In other words, use art as counterpoise to life. The material and the immaterial exist in tandem, and, often, are thrown out of whack. But how wonderful it is when they harmonize, however fleetingly.

Additional remedies

  • Some medical matters: Both Thack and Edwards get another go at surgeries they’ve performed previously with no success. In his underground clinic, Edwards heads a hernia operation on a Cuban man who rolls cigars for a living. (Edwards takes a euphoric puff on one of those stogies later in the episode.) This time Edwards uses silver thread for suture, which prompts a very funny pre-operative jibe from the patient that “every cloud has a silver lining.” Thack has less success with another placenta previa procedure; the patient dies even though he and Bertie have gotten the slice-to-suture time down significantly. I suspect this is going to be a season-long arc, with surgical success, hopefully, to come by the finale.
  • One thing Thack does succeed at is saving Edwards’ mother — maid to the Robertson family — after she complains of intense internal pain. Edwards is in the room during the tail end of it all and is convinced an appendectomy is required. Thack insists it’s merely a cyst that needs to be popped since it’s blocking the bowels. Our racist antihero turns out to be right, to Algernon’s chagrin and Mrs. Edwards’ visible relief as she runs to the bathroom.

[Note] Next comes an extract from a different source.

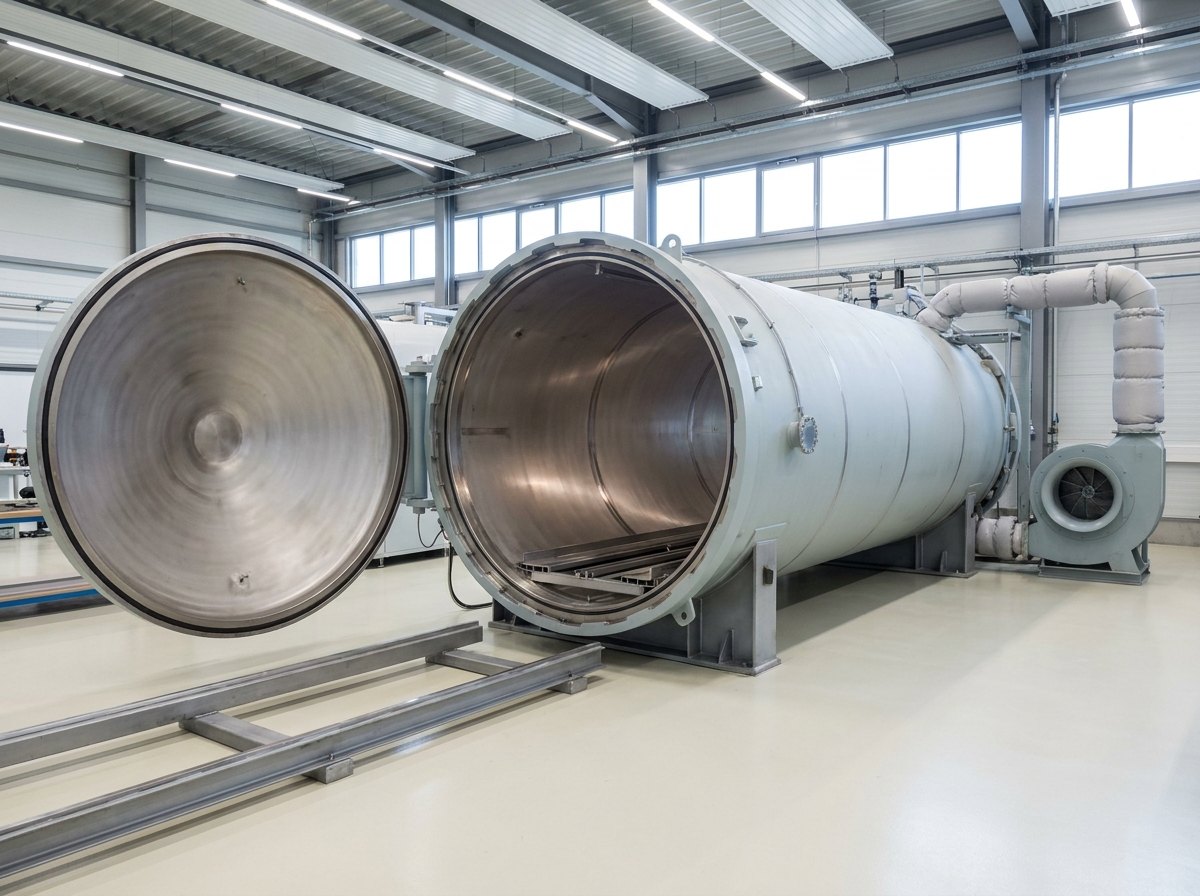 Optimizing MRO Operations: Aerospace & Industrial Autoclave Technical Guide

  • Another of my favorite ephemeral moments occurs when Barrow daydreams his way through a Knick board meeting. You can tell he’d rather be anywhere else, and when Soderbergh finally cuts away to the beleaguered administrator in the arms of his prostitute mistress it seems, for a few moments, like a fantasy. “It’s nice in here,” Barrow says, earning a rare instant of total sympathy, until he unloads about some of his pathetic financial dealings — sure to come to a head in subsequent episodes.

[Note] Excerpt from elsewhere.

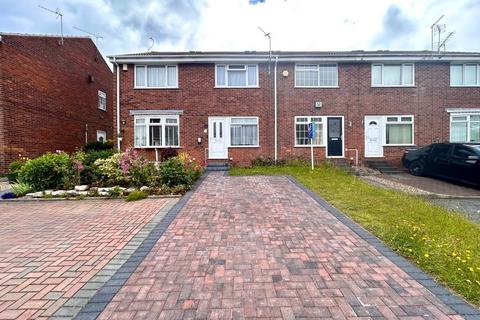 2 bedroom terraced house for sale, Almond Rise, Forest Town, Nottinghamshire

  • In the meantime, Barrow seems to have earned a temporary respite with Bunky Collier. This is thanks not only to the successful operation performed on the gangster’s henchman (Collier’s brother-in-law, as it turns out) by Thack and Edwards, but because of a proposition Barrow makes to his blackmailer with beat cop Phinny Sears (Collin Meath). Sears has been lurking around in prior episodes and he comes to Barrow with an idea that Collier can act as pimp to the streetwalkers he arrests on a nightly basis. Sears will get a finder’s fee and Barrow will get several dollars shaved off his debt for every girl arrested/recruited. They seal the deal by bringing along two whores to their meeting with Collier, who is enthused by this influx of product and now seems to regard Barrow with some meager level of respect. Somehow I doubt their détente is going to last.
  • Lastly, a little more movement on the typhoid epidemic B-plot. Cornelia Robertson (Juliet Rylance) and health inspector Jacob Speight (David Fierro) determine that patient zero is most likely a servant who has been jumping around from job to job. An immaterial antagonist is finally starting to take form.